— APPLY WHAT YOU READ —
A) Print everything in the passage on laser eye hazards from "Light sources which" down to "of visible light.".
B) In the passage on laser eye hazards, radiation above what wavelength is absorbed by the cornea?
*** Opening of EXTRACT PROVIDED ***
A parallel light beam with a small diameter is by far the
most dangerous type of beam. It can enter the pupil, in its
entirety, and be focused by the eye's lens to a spot with a
diameter of hundredths of a millimetre. The entire light
output is concentrated on this small area. With a 10 mW
beam, the power density can be up to 12,000 W/cm2 The output
power (strength) of the laser. It is fairly obvious that a
powerful laser (many watts) is more hazardous to stare into
than a weak laser. The wavelength of the light. Within the
visible wavelength range, we respond to strong light with a
quick blinking reflex. This reduces the exposure time and
thereby the light energy which enters the eye.
Light sources which emit invisible radiation, whether an
infra-red laser or an infra-red diode, always entail a
higher risk than the equivalent source of visible light.
Radiation at wavelengths over 1400 nm is absorbed by the
eye's lens and is thus rendered safe, provided the power of
the beam is not too high. Radiation at wavelengths over
3,000 nm is absorbed by the cornea and is less dangerous.
The distribution of the light source. If the light source is
concentrated, which is often the case in the context of
lasers, an image of the source is projected on the retina as
a point, provided it lies within our accommodation range,
i.e. the area in which we can see clearly. A widely spread
light source is projected onto the retina in a
correspondingly wide image, in which the light is spread
over a larger area, i.e. with a lower power density as a
consequence.
For example: a clear light bulb (which is apprehended as a
more concentrated light source) penetrates the eye more than
a so-called "pearl" light bulb. A laser system with several
light sources placed separately, such as a multiprobe (the
probe is the part of the laser you hold and apply to the
area to be treated: a single probe means there is only one
laser diode in the probe, as opposed to a multiprobe, which
has several laser diodes) with several laser diodes, can,
seen as a whole, be very powerful but at the same time
constitute a smaller hazard to the eye than if the entire
power output was from one laser diode, because the diodes'
separate placement means that they are reproduced in
different places on the retina. We have often heard this
kind of remark: "If it's a class 3B laser then it's fine,
otherwise it has no effect....". This is of course entirely
incorrect and has lead to a situation where manufacturers
have produced lasers to meet the 3B classification, so that
they will sell in greater volumes.
*** Close of EXTRACT PROVIDED ***
*** Opening of ENTRIES SUPPLIED ***
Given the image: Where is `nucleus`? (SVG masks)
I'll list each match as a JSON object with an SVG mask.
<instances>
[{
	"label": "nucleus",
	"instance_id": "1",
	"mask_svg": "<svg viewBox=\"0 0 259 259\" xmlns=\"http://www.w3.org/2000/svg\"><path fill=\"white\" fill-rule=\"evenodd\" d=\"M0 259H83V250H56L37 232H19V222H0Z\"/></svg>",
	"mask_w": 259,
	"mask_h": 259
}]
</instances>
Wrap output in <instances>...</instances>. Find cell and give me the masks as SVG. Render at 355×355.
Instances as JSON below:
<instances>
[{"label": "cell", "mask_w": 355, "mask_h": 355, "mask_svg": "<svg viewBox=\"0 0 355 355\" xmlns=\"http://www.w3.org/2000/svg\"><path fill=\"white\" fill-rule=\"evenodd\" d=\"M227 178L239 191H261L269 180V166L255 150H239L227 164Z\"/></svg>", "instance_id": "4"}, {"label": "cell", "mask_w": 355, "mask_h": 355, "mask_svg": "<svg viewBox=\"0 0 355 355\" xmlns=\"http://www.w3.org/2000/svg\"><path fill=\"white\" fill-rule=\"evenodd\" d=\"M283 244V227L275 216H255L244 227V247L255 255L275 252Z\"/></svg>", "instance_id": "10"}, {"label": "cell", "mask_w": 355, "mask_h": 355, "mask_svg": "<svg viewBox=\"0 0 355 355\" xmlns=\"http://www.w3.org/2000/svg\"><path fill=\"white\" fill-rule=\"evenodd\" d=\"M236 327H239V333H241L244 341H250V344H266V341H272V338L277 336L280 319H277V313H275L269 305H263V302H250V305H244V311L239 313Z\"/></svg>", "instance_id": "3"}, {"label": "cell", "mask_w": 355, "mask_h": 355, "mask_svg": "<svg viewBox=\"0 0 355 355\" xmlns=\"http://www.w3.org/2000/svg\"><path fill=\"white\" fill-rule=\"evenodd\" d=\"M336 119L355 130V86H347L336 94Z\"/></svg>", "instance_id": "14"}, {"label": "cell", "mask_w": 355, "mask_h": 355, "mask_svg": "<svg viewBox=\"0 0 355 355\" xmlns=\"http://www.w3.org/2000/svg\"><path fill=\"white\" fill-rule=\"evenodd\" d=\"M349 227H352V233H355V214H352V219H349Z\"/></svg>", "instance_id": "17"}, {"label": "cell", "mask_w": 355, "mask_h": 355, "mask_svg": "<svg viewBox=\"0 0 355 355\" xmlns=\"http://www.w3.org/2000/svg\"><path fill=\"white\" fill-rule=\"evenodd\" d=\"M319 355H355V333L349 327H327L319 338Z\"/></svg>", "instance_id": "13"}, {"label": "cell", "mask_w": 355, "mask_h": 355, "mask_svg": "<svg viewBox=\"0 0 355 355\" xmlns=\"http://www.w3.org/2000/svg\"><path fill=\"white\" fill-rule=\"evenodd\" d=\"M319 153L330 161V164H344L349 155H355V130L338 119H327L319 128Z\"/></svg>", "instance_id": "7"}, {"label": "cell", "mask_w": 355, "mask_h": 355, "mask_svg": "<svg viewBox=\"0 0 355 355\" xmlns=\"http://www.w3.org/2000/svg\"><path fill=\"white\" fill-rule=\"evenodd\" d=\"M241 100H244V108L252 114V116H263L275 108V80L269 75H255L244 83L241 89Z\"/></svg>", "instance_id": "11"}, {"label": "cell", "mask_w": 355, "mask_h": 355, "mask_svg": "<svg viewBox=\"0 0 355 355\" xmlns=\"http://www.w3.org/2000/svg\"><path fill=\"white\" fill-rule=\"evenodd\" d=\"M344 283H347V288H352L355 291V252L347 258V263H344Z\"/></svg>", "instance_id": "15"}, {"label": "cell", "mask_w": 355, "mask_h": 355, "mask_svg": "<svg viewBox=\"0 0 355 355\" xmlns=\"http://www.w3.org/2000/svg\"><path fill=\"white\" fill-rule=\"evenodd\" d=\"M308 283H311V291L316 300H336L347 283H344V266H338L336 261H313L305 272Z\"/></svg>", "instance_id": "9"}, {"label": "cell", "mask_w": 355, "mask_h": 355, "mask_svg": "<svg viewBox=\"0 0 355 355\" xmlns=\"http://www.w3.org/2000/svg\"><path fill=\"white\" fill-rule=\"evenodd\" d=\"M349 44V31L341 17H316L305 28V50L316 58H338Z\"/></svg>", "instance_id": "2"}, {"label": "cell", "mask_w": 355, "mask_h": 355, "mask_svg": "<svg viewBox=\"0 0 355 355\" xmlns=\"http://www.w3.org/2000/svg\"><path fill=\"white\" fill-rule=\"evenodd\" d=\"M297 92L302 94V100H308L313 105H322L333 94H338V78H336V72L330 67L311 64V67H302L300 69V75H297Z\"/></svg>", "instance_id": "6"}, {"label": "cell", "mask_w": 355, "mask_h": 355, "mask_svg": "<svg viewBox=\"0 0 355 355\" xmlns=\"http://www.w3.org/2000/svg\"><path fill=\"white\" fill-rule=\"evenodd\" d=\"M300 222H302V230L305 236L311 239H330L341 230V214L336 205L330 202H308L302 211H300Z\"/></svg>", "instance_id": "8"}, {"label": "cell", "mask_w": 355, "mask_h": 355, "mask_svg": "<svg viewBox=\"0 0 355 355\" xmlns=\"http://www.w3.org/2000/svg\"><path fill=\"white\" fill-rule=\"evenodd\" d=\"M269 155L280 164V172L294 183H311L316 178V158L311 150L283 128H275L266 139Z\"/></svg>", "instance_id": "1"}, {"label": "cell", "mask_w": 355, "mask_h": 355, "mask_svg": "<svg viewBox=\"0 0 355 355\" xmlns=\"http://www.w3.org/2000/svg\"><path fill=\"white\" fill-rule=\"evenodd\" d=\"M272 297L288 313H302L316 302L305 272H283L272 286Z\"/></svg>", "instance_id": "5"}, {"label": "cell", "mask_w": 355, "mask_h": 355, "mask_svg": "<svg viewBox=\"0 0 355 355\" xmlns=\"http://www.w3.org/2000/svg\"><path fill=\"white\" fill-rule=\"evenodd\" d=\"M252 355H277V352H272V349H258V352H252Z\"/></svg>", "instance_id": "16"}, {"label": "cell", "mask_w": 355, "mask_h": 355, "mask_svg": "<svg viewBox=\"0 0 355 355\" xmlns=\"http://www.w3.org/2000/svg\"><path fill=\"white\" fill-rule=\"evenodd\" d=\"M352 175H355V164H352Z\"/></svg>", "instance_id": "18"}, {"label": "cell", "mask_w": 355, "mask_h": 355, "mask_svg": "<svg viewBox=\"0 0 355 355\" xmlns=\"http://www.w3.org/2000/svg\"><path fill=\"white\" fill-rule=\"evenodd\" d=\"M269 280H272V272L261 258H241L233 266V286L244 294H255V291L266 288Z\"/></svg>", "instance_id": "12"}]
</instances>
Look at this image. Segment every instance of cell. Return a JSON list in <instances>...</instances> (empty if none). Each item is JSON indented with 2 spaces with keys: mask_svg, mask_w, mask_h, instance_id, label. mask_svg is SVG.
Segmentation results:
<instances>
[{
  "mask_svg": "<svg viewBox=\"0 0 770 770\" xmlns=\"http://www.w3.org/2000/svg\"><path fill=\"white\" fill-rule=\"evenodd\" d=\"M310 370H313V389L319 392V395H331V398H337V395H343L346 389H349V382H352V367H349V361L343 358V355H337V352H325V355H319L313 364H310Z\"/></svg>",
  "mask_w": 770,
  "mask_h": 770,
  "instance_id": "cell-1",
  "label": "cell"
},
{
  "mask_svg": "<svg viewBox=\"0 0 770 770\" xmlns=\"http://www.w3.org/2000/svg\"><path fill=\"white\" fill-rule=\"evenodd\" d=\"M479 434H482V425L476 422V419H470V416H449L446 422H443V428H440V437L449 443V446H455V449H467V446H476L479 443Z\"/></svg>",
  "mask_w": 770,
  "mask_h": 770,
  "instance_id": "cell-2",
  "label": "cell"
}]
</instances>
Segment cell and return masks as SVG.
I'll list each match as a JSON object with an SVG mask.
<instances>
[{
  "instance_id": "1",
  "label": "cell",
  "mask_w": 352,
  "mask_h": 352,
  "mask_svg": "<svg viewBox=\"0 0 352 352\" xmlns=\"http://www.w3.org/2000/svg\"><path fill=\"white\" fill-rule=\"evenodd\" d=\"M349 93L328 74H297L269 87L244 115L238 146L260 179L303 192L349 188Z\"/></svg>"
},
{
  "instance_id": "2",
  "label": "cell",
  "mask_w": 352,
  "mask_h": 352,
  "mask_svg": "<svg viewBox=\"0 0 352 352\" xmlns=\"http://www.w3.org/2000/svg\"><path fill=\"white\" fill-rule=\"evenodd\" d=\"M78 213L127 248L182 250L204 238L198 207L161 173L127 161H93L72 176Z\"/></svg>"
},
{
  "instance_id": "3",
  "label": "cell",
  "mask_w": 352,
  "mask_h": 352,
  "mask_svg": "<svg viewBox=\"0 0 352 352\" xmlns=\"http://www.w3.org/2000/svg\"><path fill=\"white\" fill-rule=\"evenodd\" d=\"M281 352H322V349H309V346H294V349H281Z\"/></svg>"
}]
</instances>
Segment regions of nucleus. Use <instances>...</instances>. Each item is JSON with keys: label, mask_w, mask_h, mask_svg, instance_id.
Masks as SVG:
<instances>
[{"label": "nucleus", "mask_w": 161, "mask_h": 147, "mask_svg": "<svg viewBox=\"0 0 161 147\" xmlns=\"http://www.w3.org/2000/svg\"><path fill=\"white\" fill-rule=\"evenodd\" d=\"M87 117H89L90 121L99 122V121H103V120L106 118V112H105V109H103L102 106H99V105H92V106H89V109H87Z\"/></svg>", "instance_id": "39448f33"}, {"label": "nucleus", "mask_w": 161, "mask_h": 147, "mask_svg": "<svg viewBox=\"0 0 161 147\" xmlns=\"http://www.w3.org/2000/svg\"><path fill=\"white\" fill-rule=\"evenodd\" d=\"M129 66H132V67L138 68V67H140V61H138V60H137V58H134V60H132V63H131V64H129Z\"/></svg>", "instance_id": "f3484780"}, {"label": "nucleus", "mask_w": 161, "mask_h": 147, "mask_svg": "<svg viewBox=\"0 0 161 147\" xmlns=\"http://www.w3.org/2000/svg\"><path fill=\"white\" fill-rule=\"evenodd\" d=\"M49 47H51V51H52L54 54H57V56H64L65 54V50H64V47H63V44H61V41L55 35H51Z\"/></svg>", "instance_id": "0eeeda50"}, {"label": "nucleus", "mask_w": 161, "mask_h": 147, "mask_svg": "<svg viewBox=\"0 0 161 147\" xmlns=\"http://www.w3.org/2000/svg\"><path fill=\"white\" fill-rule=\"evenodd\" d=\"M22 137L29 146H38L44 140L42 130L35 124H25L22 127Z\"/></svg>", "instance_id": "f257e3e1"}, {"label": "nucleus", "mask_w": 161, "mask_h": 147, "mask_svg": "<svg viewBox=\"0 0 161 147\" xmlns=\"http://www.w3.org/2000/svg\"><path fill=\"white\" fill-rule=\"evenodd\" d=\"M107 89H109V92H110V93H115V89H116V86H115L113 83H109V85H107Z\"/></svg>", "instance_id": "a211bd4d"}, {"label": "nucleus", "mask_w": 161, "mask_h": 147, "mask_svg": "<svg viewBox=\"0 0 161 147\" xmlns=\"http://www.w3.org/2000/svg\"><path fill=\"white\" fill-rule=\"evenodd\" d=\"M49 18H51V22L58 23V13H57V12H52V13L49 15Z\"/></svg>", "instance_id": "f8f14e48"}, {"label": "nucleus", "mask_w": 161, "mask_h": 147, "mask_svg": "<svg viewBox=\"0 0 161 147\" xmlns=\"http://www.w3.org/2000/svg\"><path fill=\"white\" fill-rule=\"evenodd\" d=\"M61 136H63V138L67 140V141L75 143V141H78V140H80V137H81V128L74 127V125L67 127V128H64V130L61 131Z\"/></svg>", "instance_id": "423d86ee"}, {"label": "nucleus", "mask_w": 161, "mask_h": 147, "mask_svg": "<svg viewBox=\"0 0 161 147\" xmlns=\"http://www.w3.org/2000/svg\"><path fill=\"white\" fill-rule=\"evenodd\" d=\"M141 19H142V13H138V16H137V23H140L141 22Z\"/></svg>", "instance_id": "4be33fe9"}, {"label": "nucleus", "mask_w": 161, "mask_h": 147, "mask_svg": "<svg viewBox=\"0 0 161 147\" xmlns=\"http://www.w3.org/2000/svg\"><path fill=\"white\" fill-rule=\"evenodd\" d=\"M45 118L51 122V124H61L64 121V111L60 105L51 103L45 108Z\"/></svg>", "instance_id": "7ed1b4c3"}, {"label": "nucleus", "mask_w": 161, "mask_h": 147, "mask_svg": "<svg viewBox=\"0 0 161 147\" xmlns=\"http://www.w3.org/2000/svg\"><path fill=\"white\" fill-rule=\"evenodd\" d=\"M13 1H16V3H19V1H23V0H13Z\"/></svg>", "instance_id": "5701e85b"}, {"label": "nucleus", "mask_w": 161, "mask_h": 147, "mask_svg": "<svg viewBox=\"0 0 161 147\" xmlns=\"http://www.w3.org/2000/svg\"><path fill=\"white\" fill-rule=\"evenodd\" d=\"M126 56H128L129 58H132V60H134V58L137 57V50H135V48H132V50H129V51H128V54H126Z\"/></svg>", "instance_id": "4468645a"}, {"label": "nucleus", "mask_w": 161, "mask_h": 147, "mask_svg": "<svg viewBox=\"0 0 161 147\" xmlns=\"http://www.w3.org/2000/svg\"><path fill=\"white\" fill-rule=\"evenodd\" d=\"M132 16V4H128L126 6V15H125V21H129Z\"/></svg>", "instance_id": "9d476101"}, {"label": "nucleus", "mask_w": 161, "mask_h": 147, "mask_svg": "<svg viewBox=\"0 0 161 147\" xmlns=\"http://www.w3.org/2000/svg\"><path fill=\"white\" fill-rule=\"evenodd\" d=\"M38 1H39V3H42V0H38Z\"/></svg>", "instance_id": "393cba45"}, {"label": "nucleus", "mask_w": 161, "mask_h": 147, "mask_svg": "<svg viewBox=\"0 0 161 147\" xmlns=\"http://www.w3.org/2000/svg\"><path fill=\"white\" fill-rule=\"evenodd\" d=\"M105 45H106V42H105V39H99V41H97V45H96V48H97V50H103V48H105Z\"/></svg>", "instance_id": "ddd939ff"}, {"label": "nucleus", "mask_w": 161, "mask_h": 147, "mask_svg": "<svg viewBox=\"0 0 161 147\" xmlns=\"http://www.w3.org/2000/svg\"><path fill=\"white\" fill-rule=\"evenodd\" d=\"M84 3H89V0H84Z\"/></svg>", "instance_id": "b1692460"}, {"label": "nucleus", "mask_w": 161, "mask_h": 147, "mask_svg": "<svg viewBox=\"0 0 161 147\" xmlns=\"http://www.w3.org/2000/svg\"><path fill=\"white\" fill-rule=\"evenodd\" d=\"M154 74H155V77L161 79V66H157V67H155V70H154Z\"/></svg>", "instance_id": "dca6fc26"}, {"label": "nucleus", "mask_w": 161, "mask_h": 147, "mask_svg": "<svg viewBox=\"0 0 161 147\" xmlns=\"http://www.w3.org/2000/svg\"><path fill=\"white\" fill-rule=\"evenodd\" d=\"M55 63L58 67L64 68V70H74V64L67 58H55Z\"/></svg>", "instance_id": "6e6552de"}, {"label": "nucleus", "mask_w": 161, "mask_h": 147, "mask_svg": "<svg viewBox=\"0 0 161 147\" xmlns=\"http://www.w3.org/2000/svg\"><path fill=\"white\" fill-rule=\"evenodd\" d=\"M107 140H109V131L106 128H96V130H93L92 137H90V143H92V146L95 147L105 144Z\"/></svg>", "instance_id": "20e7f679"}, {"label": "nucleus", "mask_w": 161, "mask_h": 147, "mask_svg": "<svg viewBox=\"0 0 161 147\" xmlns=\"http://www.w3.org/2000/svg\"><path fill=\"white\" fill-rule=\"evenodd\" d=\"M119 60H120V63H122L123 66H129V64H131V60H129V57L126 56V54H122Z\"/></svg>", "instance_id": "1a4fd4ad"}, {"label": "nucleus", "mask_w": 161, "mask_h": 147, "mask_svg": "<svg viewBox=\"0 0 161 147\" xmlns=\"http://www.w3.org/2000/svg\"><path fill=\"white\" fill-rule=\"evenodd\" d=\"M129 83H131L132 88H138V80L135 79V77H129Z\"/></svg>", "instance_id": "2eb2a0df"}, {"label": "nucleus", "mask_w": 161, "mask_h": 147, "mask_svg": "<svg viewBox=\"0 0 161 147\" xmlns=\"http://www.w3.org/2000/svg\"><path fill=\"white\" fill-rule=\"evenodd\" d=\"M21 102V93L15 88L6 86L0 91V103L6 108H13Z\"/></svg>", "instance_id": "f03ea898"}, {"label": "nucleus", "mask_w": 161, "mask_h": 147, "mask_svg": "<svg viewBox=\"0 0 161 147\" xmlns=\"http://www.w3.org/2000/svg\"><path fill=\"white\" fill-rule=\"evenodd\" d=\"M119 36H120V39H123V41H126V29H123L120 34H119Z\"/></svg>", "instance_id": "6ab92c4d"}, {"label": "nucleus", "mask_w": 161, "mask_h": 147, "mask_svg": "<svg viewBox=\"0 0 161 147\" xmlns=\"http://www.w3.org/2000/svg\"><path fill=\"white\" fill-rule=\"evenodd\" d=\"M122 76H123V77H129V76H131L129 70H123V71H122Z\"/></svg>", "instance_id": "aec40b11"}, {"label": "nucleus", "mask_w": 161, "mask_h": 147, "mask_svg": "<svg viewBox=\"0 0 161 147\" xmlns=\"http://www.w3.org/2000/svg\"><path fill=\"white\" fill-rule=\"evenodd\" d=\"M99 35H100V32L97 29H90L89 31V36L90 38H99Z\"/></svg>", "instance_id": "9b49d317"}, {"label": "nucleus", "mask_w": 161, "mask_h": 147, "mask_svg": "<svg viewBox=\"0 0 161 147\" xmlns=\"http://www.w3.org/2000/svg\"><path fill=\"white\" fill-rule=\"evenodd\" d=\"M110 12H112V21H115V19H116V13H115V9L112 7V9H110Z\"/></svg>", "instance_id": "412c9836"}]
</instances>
*** Close of ENTRIES SUPPLIED ***
— RESULTS BY TASK —
A)
Light sources which emit invisible radiation, whether an
infra-red laser or an infra-red diode, always entail a
higher risk than the equivalent source of visible light.

B) Radiation at wavelengths over 3,000 nm.